• Your assignment
Your task is to copy each line of the records that includes the string "describe".

[[ Record extracts, beginning ]]

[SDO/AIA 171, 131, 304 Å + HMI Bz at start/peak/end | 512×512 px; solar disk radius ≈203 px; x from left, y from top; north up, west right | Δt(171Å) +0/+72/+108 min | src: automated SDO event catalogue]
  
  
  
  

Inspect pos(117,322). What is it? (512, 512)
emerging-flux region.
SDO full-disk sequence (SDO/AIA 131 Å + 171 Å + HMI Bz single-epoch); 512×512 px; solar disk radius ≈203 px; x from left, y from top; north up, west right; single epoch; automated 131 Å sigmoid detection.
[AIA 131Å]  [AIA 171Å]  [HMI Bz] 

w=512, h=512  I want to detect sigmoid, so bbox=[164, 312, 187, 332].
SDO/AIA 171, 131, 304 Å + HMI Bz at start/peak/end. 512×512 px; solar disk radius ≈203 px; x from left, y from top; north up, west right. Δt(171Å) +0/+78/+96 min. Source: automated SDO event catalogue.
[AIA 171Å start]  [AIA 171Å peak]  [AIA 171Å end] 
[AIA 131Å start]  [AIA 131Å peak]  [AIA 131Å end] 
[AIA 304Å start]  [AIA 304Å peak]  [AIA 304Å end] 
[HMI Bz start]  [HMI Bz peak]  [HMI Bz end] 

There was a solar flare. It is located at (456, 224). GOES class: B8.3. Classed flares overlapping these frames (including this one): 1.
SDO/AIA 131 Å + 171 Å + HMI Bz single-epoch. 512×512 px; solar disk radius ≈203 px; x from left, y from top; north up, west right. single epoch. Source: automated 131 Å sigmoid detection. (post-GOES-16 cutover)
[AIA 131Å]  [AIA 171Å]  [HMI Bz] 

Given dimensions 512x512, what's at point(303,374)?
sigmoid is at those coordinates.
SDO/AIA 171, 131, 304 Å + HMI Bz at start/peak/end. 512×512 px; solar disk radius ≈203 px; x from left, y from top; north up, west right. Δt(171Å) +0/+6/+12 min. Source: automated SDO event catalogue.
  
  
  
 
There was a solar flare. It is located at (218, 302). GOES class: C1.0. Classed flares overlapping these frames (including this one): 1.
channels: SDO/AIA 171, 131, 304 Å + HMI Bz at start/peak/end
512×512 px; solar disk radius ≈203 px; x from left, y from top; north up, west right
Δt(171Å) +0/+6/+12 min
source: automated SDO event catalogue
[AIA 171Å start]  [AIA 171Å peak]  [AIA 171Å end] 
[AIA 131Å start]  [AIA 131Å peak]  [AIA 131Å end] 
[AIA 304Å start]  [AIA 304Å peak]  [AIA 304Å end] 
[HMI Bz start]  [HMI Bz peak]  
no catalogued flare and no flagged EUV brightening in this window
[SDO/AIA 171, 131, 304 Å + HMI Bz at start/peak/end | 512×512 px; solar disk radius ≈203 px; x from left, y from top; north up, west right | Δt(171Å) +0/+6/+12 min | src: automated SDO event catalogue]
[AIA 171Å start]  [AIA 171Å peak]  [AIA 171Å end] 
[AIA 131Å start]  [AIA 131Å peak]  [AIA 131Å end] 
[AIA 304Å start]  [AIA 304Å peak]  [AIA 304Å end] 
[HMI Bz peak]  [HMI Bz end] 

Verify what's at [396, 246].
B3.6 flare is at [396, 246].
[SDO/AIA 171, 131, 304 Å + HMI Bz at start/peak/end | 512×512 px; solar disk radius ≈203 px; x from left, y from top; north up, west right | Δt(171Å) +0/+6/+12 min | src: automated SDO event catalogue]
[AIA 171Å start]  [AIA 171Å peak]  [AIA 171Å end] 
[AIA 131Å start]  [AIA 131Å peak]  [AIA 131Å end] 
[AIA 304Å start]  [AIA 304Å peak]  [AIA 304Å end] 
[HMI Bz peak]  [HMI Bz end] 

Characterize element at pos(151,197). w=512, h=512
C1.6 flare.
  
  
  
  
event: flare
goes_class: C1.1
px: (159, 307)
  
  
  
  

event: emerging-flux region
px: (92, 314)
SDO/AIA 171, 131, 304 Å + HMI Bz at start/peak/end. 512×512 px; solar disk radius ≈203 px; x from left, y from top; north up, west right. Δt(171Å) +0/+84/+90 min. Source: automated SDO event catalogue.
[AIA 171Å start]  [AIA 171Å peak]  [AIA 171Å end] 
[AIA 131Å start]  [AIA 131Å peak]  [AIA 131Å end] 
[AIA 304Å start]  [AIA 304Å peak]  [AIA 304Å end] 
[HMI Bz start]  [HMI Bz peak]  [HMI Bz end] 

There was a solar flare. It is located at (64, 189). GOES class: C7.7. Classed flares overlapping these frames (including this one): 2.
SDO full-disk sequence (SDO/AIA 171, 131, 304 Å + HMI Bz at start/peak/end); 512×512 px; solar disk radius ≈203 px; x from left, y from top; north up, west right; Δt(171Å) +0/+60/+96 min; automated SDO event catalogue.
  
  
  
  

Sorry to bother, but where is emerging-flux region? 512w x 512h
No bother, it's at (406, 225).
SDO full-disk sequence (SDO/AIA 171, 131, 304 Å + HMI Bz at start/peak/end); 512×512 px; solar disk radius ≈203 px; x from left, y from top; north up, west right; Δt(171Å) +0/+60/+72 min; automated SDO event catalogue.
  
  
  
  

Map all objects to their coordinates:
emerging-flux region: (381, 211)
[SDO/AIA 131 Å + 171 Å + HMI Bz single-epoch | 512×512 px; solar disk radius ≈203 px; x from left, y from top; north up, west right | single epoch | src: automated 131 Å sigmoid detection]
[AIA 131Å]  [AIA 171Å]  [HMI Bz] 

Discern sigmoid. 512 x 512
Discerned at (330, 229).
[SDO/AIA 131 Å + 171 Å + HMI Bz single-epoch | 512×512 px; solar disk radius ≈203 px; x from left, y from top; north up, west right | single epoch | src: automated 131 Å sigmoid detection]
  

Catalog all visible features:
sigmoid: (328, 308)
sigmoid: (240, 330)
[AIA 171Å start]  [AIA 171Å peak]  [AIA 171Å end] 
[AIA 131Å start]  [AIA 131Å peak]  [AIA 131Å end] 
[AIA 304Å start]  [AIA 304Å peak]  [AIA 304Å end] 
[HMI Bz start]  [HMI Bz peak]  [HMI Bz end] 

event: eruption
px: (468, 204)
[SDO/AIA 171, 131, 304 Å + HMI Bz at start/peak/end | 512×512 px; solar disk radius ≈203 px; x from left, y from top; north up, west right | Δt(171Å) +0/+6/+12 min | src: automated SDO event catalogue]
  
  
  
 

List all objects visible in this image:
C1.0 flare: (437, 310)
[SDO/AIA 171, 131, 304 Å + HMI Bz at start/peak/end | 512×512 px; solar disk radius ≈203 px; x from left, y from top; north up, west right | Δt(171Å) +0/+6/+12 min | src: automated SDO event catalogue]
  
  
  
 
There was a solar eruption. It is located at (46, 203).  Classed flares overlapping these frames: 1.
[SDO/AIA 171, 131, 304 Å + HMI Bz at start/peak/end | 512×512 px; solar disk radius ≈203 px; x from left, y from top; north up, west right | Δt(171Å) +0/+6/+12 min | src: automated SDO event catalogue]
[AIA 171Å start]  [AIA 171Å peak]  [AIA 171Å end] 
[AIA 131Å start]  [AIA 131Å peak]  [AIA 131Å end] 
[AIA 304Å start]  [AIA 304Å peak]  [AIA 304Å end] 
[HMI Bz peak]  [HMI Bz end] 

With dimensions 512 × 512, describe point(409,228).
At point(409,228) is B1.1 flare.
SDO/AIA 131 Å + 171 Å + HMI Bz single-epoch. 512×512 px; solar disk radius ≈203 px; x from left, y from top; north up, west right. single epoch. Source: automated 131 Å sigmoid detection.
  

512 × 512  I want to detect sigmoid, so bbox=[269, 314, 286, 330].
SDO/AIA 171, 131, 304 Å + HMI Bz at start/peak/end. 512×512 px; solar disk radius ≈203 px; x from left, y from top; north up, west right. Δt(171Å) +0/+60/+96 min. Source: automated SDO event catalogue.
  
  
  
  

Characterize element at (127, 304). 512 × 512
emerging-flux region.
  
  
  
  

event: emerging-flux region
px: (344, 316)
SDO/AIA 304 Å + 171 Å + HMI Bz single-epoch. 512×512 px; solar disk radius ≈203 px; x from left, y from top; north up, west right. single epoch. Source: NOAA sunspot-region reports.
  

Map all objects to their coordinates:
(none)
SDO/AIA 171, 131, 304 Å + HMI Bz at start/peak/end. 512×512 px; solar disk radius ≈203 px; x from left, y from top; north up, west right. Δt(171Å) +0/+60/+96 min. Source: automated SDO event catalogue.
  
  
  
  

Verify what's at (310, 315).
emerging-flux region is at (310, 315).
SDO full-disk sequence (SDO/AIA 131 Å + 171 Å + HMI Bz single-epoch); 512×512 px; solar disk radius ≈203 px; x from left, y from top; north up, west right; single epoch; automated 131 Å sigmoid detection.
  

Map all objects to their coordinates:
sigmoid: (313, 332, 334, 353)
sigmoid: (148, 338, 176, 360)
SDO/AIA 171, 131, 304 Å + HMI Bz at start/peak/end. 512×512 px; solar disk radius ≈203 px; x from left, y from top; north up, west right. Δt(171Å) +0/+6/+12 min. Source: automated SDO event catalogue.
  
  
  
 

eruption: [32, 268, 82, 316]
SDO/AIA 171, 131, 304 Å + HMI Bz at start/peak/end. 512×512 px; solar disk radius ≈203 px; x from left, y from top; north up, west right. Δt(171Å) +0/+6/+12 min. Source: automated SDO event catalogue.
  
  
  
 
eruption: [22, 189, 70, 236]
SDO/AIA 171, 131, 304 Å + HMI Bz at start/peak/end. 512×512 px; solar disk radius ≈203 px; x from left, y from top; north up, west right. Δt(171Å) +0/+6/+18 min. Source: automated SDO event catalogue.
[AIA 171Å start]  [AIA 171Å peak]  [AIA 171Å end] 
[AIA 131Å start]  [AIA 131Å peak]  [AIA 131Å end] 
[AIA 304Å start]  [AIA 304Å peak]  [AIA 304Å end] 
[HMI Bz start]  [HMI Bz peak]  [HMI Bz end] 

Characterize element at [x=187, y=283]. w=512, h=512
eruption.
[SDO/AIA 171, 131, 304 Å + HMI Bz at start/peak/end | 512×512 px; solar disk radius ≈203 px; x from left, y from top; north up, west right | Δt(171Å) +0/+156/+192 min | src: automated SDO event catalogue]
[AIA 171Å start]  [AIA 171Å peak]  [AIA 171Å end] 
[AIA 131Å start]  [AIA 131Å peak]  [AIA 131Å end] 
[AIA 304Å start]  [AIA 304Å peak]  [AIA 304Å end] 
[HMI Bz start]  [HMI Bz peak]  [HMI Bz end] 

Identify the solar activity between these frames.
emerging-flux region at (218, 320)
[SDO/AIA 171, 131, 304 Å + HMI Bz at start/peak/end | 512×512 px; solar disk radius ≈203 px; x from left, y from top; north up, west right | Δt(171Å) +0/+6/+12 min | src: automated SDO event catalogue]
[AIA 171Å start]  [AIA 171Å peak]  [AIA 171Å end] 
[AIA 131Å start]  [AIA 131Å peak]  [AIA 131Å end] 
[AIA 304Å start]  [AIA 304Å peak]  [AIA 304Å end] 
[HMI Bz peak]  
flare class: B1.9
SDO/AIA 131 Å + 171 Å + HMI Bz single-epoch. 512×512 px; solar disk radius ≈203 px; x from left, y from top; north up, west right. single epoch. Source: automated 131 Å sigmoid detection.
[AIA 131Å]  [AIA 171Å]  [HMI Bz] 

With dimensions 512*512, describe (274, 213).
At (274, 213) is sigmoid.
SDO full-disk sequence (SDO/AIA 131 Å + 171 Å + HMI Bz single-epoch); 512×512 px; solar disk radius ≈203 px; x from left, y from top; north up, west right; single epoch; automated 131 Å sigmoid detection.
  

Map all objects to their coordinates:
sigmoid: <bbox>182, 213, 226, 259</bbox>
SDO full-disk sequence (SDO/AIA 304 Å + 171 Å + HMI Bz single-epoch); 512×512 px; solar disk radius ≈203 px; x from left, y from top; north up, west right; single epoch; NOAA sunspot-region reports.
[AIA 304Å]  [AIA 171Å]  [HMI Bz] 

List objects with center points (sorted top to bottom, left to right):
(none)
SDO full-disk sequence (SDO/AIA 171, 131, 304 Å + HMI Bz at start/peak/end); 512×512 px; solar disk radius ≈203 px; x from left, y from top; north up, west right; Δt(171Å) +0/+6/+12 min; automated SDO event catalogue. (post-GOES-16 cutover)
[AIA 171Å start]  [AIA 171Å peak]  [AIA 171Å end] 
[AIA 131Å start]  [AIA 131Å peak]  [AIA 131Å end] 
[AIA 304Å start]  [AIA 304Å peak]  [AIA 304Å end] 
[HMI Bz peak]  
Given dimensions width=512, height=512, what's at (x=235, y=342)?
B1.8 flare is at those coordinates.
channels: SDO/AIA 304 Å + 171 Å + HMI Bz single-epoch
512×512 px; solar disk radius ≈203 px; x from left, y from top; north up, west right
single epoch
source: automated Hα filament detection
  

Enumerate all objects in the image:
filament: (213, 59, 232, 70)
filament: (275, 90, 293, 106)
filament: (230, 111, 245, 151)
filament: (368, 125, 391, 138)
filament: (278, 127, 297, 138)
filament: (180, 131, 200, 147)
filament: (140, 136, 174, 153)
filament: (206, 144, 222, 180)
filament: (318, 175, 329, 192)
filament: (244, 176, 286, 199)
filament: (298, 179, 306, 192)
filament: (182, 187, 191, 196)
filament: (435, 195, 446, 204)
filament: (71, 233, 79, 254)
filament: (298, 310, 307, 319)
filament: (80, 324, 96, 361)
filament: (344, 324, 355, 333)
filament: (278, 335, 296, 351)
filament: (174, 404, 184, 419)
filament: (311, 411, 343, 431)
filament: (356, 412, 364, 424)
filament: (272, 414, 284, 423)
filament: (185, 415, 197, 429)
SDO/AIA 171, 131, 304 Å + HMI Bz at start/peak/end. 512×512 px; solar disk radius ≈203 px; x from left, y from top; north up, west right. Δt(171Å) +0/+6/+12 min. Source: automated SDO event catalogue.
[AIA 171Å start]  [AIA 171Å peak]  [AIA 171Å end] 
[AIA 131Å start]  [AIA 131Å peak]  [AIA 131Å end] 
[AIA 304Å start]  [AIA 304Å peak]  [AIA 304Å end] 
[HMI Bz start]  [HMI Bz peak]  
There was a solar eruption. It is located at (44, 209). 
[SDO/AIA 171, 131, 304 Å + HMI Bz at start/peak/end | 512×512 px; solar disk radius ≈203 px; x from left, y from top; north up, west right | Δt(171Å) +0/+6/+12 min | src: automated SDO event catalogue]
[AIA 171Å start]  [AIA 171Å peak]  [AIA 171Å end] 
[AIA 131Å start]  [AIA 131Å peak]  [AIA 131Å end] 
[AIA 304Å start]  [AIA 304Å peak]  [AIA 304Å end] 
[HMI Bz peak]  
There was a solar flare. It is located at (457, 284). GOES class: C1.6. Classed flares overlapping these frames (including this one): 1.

[[ Record extracts, end ]]

• Exercise result
With dimensions 512 × 512, describe point(409,228).
With dimensions 512*512, describe (274, 213).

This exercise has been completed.